╔══
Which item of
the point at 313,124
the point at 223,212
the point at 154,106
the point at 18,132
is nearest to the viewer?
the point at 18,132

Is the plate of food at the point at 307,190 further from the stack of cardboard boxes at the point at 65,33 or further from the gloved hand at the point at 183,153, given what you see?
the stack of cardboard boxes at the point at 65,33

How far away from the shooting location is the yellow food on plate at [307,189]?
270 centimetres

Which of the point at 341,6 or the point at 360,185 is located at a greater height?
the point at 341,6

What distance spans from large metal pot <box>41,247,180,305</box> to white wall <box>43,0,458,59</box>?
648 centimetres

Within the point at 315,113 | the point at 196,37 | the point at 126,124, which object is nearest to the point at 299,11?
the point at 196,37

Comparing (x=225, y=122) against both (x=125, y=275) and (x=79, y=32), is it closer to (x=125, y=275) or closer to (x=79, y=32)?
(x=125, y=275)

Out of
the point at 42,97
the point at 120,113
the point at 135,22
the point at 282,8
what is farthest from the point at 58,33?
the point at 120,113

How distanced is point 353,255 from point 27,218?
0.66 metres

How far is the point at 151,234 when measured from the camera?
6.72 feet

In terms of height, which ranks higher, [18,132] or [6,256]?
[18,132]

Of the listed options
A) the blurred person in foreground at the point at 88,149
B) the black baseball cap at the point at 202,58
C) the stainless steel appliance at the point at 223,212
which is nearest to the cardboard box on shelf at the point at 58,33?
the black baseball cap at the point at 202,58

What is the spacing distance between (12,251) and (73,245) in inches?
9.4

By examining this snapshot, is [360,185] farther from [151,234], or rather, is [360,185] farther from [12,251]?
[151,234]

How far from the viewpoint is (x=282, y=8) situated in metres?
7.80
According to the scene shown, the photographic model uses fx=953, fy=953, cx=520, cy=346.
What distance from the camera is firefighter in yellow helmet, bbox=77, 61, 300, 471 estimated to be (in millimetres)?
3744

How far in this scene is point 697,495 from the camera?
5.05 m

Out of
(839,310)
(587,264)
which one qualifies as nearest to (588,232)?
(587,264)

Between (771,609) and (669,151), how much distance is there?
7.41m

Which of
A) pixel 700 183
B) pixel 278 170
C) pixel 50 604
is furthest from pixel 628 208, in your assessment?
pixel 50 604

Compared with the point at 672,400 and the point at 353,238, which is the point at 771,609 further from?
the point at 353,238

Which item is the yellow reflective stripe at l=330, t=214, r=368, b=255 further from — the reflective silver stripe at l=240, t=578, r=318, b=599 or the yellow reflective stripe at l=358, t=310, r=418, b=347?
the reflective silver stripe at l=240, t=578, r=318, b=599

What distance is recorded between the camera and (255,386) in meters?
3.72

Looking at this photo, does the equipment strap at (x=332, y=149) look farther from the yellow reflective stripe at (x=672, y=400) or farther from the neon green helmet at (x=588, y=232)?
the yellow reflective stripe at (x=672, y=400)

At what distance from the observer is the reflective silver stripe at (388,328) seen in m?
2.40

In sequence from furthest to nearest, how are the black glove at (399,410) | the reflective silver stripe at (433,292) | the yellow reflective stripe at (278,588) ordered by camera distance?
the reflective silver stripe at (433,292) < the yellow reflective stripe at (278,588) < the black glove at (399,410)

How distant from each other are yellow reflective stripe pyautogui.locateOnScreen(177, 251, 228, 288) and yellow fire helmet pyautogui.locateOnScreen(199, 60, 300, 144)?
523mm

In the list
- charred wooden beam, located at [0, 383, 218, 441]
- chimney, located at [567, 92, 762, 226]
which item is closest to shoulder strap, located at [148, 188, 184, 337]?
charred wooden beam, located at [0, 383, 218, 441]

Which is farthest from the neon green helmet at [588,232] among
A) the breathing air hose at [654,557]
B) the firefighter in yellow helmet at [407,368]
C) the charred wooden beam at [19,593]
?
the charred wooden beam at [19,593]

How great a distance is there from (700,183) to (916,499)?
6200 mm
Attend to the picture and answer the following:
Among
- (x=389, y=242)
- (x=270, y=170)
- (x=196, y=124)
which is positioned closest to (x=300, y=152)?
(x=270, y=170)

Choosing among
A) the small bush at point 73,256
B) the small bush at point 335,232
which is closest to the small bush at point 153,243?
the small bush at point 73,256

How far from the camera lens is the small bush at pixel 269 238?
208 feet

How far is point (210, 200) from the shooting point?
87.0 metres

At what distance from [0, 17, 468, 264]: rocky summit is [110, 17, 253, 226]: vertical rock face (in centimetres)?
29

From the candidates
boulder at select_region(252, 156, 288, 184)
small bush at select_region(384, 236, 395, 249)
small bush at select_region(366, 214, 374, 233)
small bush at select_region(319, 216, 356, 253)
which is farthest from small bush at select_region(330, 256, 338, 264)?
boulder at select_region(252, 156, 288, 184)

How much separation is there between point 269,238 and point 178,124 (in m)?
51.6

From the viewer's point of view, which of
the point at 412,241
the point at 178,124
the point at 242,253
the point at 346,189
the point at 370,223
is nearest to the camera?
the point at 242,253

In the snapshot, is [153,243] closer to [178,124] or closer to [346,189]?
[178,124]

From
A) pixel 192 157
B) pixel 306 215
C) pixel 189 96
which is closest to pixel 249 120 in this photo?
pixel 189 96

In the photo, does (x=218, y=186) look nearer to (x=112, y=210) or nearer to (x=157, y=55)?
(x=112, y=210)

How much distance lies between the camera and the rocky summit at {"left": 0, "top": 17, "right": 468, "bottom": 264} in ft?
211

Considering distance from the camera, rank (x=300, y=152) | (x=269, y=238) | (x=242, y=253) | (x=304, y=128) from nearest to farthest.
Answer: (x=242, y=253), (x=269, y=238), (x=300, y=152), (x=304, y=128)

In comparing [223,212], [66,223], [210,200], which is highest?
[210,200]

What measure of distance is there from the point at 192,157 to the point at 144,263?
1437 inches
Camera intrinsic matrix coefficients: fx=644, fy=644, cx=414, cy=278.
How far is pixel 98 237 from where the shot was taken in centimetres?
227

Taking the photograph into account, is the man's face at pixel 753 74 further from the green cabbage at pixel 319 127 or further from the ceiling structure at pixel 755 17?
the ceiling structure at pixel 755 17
╚══
> [Brief] Reproduce everything from the line containing "Considering distance from" down to the end of the material, word for word.

> [Exercise solution]
Considering distance from the camera, rank (x=300, y=152) | (x=269, y=238) | (x=242, y=253) | (x=304, y=128) from nearest to farthest.
Answer: (x=242, y=253), (x=269, y=238), (x=300, y=152), (x=304, y=128)

In comparing [223,212], [66,223], [210,200], which is highest?
[210,200]

What measure of distance is there from the point at 192,157 to the point at 144,263?
1437 inches
Camera intrinsic matrix coefficients: fx=644, fy=644, cx=414, cy=278.
How far is pixel 98 237 from where the shot was taken in centimetres?
227

Taking the photograph into account, is the man's face at pixel 753 74 further from the green cabbage at pixel 319 127 or further from the ceiling structure at pixel 755 17?
the ceiling structure at pixel 755 17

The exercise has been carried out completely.